If you plan to use Windows extensively on your Mac, antivirus software is a must. Adaware antivirus protects against a wide variety of threats, including viruses, spyware, and proactive threat blocking.
Combined with ad block, you’re fully protecting yourself from just about every threat you may encounter, and preventing possible issues with your Mac. Remember, Apple doesn’t directly support running Windows on your Mac, so if something happens, you’re on your own.
Other Tips to Keep Your Mac (and Others) Virus-Free
While running ad blocking and antivirus software on your Mac are the two best ways to protect yourself, we have a few other tips to share to prevent infection of your Mac and others.
Use email providers that offer proactive scanning of incoming and outgoing emails. Web-based email like Gmail and Outlook offer this as part of the basic service offerings. Infected messages are either scrubbed of any malware or blocked. Also, be extremely careful when downloading files from untrusted sources.
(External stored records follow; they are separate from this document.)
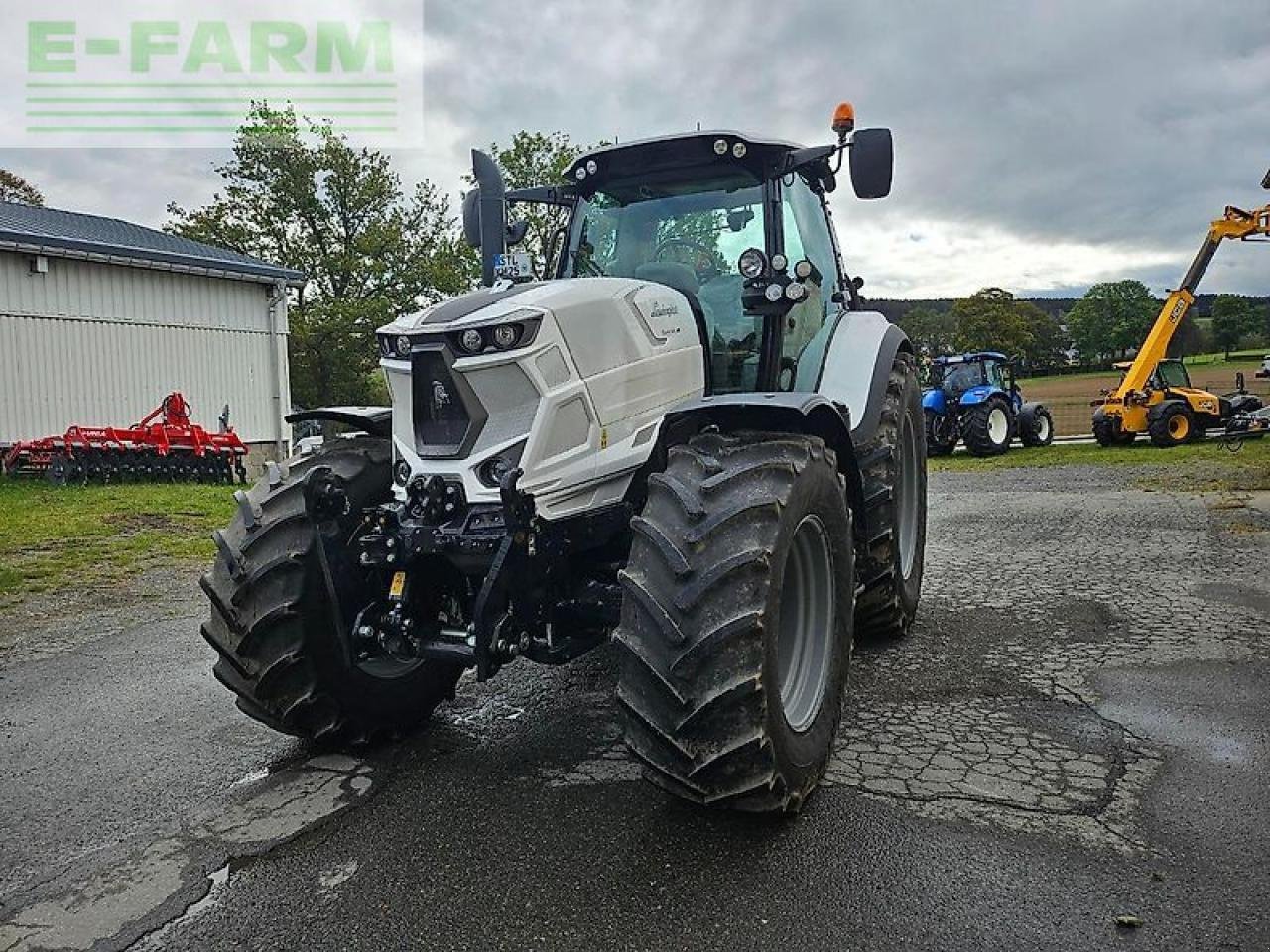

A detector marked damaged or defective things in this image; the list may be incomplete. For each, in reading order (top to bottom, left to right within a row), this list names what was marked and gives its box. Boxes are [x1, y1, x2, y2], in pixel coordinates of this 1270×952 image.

cracked pavement [2, 467, 1270, 949]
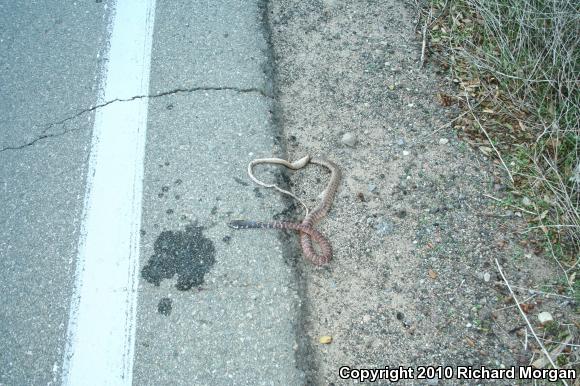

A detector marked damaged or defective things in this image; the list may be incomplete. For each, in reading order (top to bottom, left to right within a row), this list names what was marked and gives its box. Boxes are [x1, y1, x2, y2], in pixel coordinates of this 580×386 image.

road crack [0, 86, 270, 152]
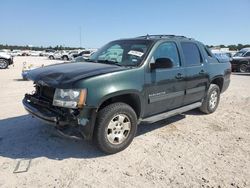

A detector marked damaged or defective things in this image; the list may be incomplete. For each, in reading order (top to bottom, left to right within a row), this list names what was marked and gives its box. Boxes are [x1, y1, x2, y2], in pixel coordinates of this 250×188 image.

damaged front bumper [22, 94, 96, 140]
damaged front end [23, 83, 96, 140]
broken headlight [52, 88, 87, 108]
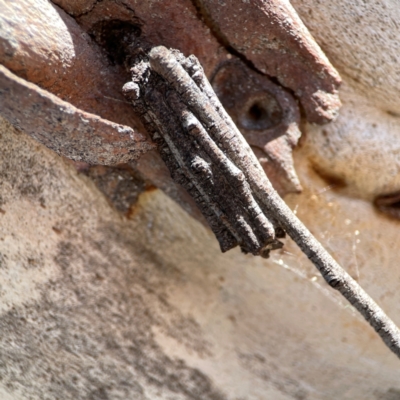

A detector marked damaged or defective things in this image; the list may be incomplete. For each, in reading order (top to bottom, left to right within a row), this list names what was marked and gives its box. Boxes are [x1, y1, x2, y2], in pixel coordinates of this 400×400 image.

rusty metal object [0, 65, 153, 164]
rusty metal object [212, 59, 300, 197]
rusty metal object [195, 0, 342, 123]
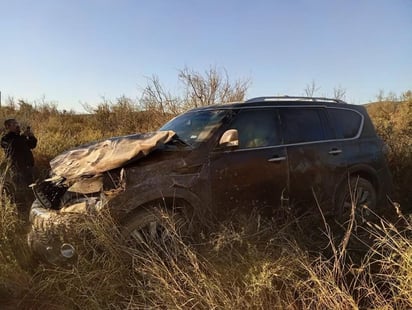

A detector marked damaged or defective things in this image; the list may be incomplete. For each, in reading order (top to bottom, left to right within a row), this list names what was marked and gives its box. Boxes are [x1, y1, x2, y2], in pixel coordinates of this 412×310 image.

Never trust any application that asks you to enter your Mac’s system password when you don’t expect it, and also use Mac OS built in features that block installation of software from untrusted sources. Turn on Mac OS X’s built-in Firewall (you can find it under Security & Privacy in System Preferences), and make sure other security settings are offering you an adequate amount of protection.
Finally, turn off sharing features that you do not need (some of them can be found in System Preferences > Sharing). Hackers have been known to break into Macs through these sharing features.
Regardless of what you do, we can not stress enough that your Mac isn’t immune to malware. Be smart online just like you would with a Windows PC. Do so, and you should get years of problem-free use out of your Mac.